Granular Concept Circuits: Toward a Fine-Grained Circuit Discovery for Concept Representations
This addresses the problem of interpretability in deep learning for researchers and practitioners, though it appears incremental as it builds on existing circuit discovery approaches.
The paper tackles the challenge of pinpointing where specific visual concepts are encoded in deep vision models by introducing Granular Concept Circuit (GCC), a method that discovers circuits representing concepts relevant to a query, validated across various models.
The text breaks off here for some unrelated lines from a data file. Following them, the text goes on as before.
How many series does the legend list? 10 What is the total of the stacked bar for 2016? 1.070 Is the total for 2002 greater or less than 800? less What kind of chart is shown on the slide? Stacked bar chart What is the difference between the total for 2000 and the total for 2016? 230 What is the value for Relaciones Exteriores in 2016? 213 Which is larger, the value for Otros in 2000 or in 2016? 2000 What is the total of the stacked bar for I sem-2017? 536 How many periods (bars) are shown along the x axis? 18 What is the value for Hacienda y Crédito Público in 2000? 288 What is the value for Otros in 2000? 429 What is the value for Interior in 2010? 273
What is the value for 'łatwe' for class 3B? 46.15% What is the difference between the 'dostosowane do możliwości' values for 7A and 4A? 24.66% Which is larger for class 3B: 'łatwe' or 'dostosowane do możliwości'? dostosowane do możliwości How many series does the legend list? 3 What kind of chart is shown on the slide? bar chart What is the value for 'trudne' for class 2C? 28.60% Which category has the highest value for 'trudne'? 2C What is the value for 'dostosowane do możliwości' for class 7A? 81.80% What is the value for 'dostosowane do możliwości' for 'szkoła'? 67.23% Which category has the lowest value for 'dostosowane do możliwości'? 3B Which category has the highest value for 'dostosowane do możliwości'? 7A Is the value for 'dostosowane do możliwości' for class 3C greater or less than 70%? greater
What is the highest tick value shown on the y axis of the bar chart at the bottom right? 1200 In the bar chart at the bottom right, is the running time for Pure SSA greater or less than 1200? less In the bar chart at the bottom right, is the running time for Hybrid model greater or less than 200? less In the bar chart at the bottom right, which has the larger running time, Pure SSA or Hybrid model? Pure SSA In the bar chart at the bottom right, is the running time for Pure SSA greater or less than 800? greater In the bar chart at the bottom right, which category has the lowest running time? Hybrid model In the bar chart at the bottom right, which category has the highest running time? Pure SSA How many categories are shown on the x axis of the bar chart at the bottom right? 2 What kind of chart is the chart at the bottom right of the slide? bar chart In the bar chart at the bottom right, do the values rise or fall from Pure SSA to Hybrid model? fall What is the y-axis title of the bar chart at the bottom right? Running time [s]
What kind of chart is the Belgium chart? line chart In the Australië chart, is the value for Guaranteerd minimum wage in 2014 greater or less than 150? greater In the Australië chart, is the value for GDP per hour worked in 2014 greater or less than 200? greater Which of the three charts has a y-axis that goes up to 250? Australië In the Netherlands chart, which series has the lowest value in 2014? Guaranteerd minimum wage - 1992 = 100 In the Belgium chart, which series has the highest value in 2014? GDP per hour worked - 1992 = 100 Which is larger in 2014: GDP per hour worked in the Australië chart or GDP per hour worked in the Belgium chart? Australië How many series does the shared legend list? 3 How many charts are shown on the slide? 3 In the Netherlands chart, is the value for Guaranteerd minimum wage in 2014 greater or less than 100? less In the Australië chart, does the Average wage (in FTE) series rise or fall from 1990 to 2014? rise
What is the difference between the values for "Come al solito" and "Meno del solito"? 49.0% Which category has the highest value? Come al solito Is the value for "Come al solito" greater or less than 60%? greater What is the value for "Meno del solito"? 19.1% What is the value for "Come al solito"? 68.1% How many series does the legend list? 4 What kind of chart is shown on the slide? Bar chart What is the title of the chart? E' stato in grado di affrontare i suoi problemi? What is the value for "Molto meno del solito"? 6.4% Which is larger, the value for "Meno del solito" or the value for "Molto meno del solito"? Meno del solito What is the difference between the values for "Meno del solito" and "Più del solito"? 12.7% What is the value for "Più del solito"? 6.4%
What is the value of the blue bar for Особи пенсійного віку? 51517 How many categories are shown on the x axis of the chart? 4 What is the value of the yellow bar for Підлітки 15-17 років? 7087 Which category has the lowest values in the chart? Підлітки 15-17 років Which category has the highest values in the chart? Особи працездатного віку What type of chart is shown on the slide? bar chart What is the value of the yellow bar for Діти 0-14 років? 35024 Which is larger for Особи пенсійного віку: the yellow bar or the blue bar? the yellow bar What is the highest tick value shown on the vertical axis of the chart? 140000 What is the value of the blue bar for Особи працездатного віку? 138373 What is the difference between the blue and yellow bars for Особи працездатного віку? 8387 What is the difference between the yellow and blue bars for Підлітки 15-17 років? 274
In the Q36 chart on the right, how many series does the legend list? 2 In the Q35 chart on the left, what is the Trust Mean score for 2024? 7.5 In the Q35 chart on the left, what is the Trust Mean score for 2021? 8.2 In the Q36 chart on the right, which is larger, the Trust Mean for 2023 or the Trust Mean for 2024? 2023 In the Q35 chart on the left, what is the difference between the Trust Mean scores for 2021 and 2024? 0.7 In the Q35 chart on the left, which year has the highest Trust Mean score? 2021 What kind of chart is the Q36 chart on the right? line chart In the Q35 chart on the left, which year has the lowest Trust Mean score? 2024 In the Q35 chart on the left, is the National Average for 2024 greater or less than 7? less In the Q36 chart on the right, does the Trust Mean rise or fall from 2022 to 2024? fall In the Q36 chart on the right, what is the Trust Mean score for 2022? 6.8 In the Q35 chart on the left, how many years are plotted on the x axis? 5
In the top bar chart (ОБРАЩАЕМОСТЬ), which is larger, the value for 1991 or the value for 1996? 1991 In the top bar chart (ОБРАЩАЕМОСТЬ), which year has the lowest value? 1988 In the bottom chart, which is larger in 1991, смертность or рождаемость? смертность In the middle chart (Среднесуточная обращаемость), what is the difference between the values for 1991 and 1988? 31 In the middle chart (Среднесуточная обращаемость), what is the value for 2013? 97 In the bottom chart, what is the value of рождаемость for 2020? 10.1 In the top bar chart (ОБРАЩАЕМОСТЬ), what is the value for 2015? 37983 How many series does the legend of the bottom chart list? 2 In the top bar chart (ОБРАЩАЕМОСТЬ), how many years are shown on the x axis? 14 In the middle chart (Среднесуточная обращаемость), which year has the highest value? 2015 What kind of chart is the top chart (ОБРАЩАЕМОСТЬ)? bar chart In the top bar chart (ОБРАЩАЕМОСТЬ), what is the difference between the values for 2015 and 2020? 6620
Deep vision models have achieved remarkable classification performance by leveraging a hierarchical architecture in which human-interpretable concepts emerge through the composition of individual neurons across layers. Given the distributed nature of representations, pinpointing where specific visual concepts are encoded within a model remains a crucial yet challenging task. In this paper, we introduce an effective circuit discovery method, called Granular Concept Circuit (GCC), in which each circuit represents a concept relevant to a given query. To construct each circuit, our method iteratively assesses inter-neuron connectivity, focusing on both functional dependencies and semantic alignment. By automatically discovering multiple circuits, each capturing specific concepts within that query, our approach offers a profound, concept-wise interpretation of models and is the first to identify circuits tied to specific visual concepts at a fine-grained level. We validate the versatility and effectiveness of GCCs across various deep image classification models.